A.N. Wilson appeared on Granta's first list of Best Young British Novelists in 1983, and although he has published many novels since then, they have not attracted the attention of the Booker judges until now.  He was even a prize judge in 1996, when Last Orders by Graham Swift won.

Interesting facts about this longlist:

  • 92 novels were submitted by publishers, and 18 were called in by the judges, for a total of 110 books under consideration.
  • There are four debut novelists on the list - Peter Ho Davies (The Welsh Girl is his first novel, although he has published short stories previously), Tan Twan Eng, Nikita Lalwani, and Catherine O'Flynn.
  • There are four female novelists on the list, coming in at 31%.
  • Ian McEwan is the only Booker Prize winner to make the longlist, although five other previous Booker Prize winners published novels within the qualifying timeframe - Pat Barker, Thomas Keneally, Penelope Lively, Michael Ondaatje, and Graham Swift.
  • The judges did not select any books by previously shortlisted authors, although 10 shortlisted authors published novels within the qualifying timeframe - Trezza Azzopardi, Beryl Bainbridge, Justin Cartwright, Jim Crace, Michael Ignatieff, Matthew Kneale, Doris Lessing, Julian Rathbone, Rachel Seiffert, and Rose Tremain.

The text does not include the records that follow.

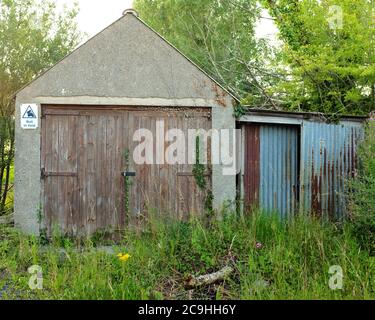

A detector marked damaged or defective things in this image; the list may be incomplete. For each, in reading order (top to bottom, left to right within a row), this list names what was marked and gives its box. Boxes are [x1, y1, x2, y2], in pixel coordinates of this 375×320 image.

rusty corrugated metal sheet [262, 125, 300, 218]
rusty corrugated metal sheet [302, 121, 366, 219]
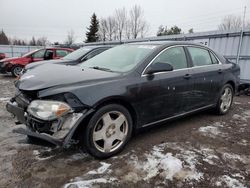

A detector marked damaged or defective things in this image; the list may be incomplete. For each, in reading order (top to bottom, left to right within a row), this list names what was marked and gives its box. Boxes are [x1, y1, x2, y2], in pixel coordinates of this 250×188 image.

crumpled hood [16, 63, 120, 90]
broken headlight [27, 100, 72, 120]
damaged front end [6, 90, 94, 148]
front bumper damage [6, 100, 94, 148]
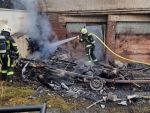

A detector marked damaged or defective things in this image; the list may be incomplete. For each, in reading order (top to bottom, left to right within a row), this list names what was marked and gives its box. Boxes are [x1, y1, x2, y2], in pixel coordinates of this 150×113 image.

charred wreckage [12, 38, 150, 109]
rusty metal panel [115, 34, 150, 63]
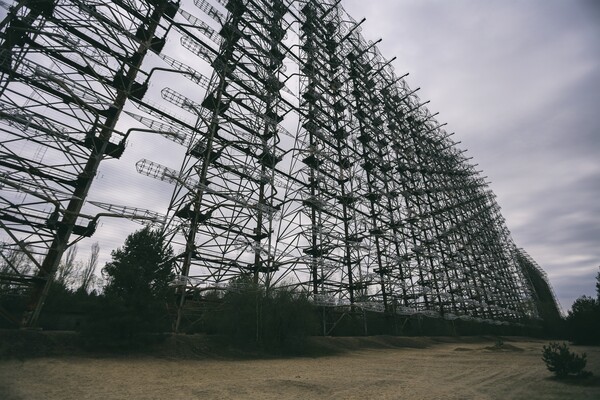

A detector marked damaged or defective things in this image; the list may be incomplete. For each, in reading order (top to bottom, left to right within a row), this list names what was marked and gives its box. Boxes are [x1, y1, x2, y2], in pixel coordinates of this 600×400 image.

rusty metal framework [0, 0, 548, 328]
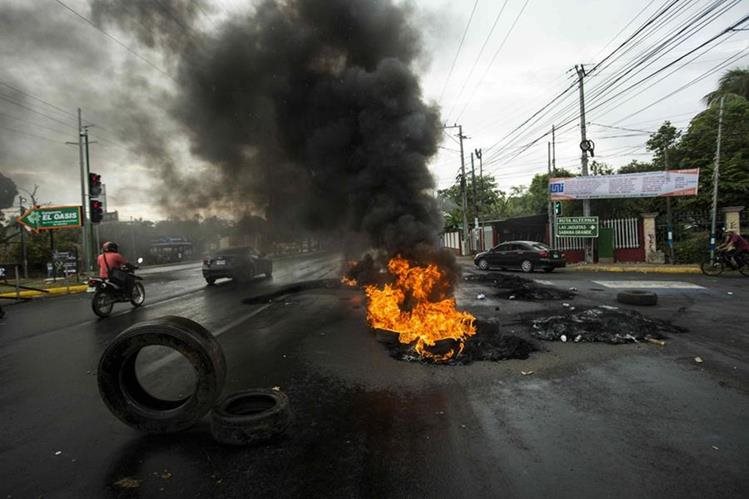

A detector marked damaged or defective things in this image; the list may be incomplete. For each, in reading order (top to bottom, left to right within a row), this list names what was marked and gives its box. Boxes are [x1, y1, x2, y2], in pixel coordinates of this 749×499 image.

charred tire debris [96, 316, 290, 446]
charred tire debris [212, 390, 294, 446]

  • With the inclusion of Darkmans on the longlist, Nicola Barker was the only previously longlisted author to make the longlist, although 12 longlisted authors published novels within the qualifying timeframe - Ronan Bennett, Neil Cross, Gerard Donovan, Barbara Gowdy, James Hamilton-Paterson, Gail Jones, Marina Lewycka, Ferdinand Mount, Sam North, Nicholas Shakespeare, and Gerard Woodward.

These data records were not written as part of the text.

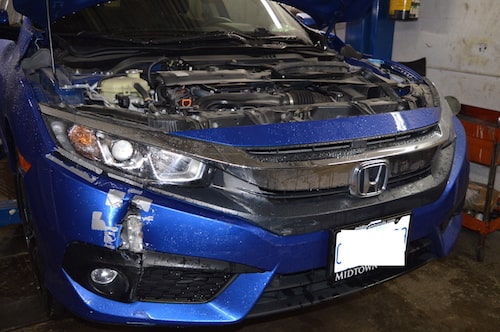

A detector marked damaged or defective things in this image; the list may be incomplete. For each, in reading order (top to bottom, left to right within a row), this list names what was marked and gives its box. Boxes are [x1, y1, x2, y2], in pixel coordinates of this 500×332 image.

detached bumper piece [62, 243, 260, 304]
damaged front bumper [32, 118, 468, 326]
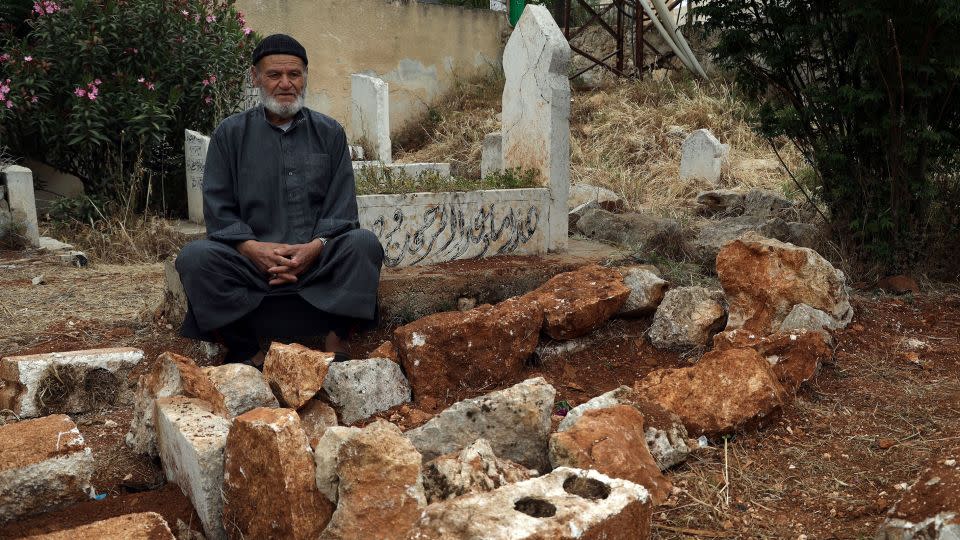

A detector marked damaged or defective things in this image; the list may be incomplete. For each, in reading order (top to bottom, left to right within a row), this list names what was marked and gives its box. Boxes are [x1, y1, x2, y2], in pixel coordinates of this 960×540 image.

broken concrete slab [0, 414, 94, 524]
broken concrete slab [0, 348, 143, 420]
broken concrete slab [25, 512, 176, 536]
broken concrete slab [126, 350, 228, 456]
broken concrete slab [158, 394, 234, 536]
broken concrete slab [202, 362, 278, 418]
broken concrete slab [223, 408, 332, 536]
broken concrete slab [262, 344, 334, 408]
broken concrete slab [314, 426, 362, 502]
broken concrete slab [324, 358, 410, 426]
broken concrete slab [318, 422, 424, 540]
broken concrete slab [398, 296, 544, 400]
broken concrete slab [422, 436, 536, 504]
broken concrete slab [404, 378, 556, 470]
broken concrete slab [410, 466, 652, 536]
broken concrete slab [524, 264, 632, 340]
broken concrete slab [552, 404, 672, 506]
broken concrete slab [644, 286, 728, 350]
broken concrete slab [632, 348, 788, 436]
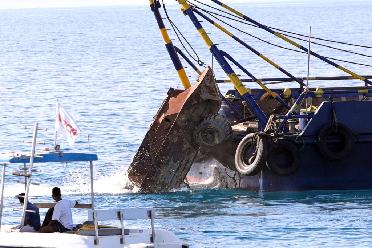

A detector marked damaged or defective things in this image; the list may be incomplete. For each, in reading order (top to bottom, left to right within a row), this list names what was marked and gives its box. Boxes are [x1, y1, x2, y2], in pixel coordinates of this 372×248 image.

rusted metal plate [128, 68, 221, 194]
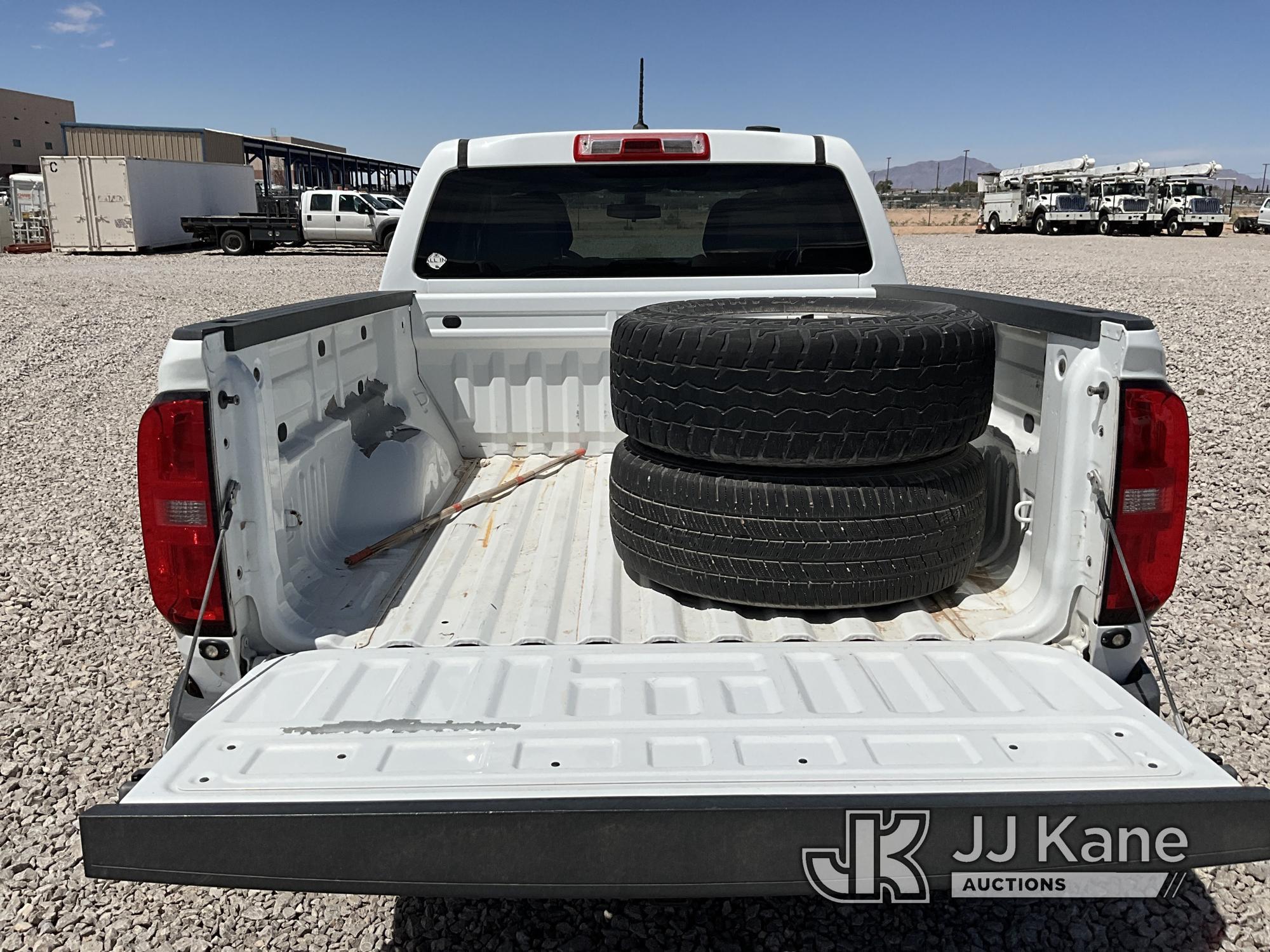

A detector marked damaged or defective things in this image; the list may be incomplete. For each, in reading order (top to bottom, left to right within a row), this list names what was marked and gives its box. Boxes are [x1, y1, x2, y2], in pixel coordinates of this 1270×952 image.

  • Ian McEwan, by far, has generated the most buzz for his novel. On the day the longlist was announced, his novel generated 184,000 Google hits. Novels by Lloyd Jones and Mohsin Hamid generated the next highest number of Google hits, with 59,500 and 52,300 hits respectively. The remaining novels have not generated much buzz yet, ranging between 473 and 11,400 Google hits (much lower than those generated by longlisted novels in previous years).